Wherein G is_wAnd G_hIs an interpolation function in the relative coordinate system of the sample points:

in the formula: parameter(s)

Parameter(s)

s52, F_IThe feature obtained by aggregating the semantic features S extracted in the step S3 is used for predicting semantic segmentation results; the specific operation of characteristic polymerization is as follows: firstly F is put in_ISplicing the signal S with the channel dimension to form a new feature, and then carrying out 1-layer 3 × 3 convolution processing on the new feature to eliminate deformation caused by RoIInlay; then, after multi-scale pooling operation is carried out on the feature, descriptions of scenes with the sizes of 8 × 8, 4 × 4, 2 × 2 and 1 × 1 are obtained respectively; finally, the descriptions are leveled and spliced, and the splicing is carried outSplicing the post-feature and the original feature on each pixel point, and obtaining the aggregated feature after 1 × 1 convolution processing;

the specific operation of establishing the connection from semantic segmentation to instance segmentation described in step S6 is as follows: first get instance O from semantic feature S using RoIAlign operation_iCorresponding semantic features

Then will be

After a 3 x 3 convolution processing, the data is compared with the example characteristic I_iAnd adding the aggregated features to predict the segmentation result of the example, wherein the segmentation result comprises the position, the category and the segmentation map of the example.

2. A method of panorama segmentation with bidirectional join and occlusion processing as claimed in claim 1, characterized in that the algorithm goal of step S1 is: for each picture I in the data set for panoramic segmentation, identifying the semantic category to which the background pixel appears in the picture I; for foreground pixels appearing in I, the semantic class and the belonging instance to which they belong are identified.

3. A panorama segmentation method with bidirectional occlusion processing as claimed in claim 2, characterized in that in step S2, a fully convolutional neural network is used to extract features for each pixel in the image, and a feature map F ═ Φ (I) of the image is obtained.

4. A panorama segmentation method with bidirectional connection and occlusion processing as claimed in claim 3, characterized in that in step S3, a fully convolutional neural network ψ is used to extract semantic features from the feature map, i.e. the feature map F extracted in S2 is input, and its semantic features S ψ (F) ψ (Φ (I)) are extracted.
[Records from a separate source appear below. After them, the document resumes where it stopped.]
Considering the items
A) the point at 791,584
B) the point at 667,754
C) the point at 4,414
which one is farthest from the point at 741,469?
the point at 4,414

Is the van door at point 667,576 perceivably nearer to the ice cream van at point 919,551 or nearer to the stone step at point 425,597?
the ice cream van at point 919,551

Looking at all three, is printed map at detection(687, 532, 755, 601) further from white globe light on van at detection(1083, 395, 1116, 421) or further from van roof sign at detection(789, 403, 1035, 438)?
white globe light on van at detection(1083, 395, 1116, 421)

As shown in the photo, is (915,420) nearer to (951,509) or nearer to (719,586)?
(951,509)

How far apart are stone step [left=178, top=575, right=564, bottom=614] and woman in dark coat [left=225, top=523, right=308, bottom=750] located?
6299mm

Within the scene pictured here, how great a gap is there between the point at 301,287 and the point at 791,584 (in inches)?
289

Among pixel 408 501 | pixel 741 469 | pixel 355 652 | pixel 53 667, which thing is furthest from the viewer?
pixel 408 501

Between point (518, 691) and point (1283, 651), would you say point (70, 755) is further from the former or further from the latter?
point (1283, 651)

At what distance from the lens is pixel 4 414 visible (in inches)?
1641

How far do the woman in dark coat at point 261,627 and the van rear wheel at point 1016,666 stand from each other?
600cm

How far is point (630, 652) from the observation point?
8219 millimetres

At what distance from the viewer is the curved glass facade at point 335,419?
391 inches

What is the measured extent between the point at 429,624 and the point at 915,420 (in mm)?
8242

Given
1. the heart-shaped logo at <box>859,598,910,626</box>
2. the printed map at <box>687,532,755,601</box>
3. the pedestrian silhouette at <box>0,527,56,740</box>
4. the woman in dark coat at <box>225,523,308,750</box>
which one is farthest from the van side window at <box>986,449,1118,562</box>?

5. A method according to claim 1 with bidirectional connectionAnd a panorama segmentation method for occlusion processing, characterized in that step S7 specifically includes the steps of: firstly, judging the covering relation between mutually shielded examples through a shielding processing algorithm, and then fusing the example segmentation result and the semantic segmentation result to obtain a panoramic segmentation result; wherein for target instance O_iAnd O_jAssuming that the overlapping region is P, the appearance of the region is defined as the average of RGB values of pixels in the region, and the attribution of the P region, i.e. O, is judged by comparing the appearance of the P region with the similarity of the appearance of two targets_iAnd O_jThe occlusion relationship of (1).